Furthermore, genetic variants that influence responses to drugs may be shared by members of a particular racial or ethnic group. BiDil, which treats heart failure, is approved by the USA's Food and Drug Administration specifically to treat African Americans. Thus pharmacogenetics has racial implications, which could prove controversial when it comes to the pricing, availability and incentive to develop drugs that are optimised for particular groups in society. The debate addressed the possibility that stratified medicines would be developed predominantly for the more socioeconomically developed countries, with the result that ethnic groups in other counties would not benefit from future developments.
Speakers: Munir Pirmohamed (Professor of Molecular and Clinical Pharmacology and NHS Chair of Pharmacogenetics at the University of Liverpool)
Dr Richard Tutton (Senior Lecturer in Sociology at Lancaster University)
Stephen Wilkinson (Professor of Bioethics and Head of the Research Centre for Law, Ethics and Society at Keele University)
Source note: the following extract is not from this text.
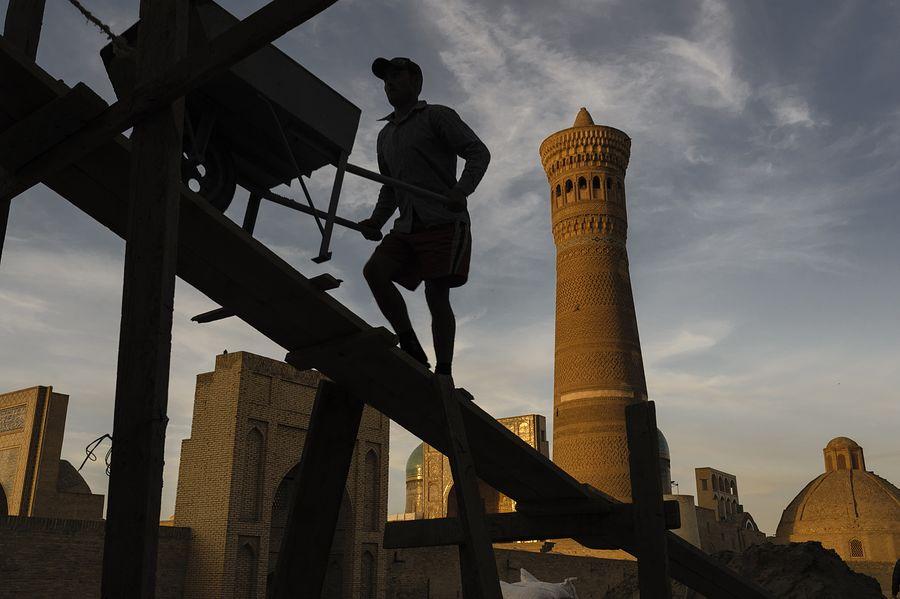 ©Анзор Бухарский. «Ансамбль Пои-Калон в Бухаре»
Chair: Sarah Norcross (Director of PET)
Impact: A remarkable 100% of attendees who completed evaluation forms and returned them to PET had not attended a PET event before, reflecting the fact that PET was holding an event in Liverpool for the first time. Furthermore, 95% of attendees said that they were better informed as a result of having attended. One audience member said 'all speakers made an excellent effort to address the subject in a way that was understandable by the non-specialist', while another said, 'the event has given me great knowledge of pharmacogenetics'.
Genetic Medalling
This event took place on 7 June 2011 at University College London.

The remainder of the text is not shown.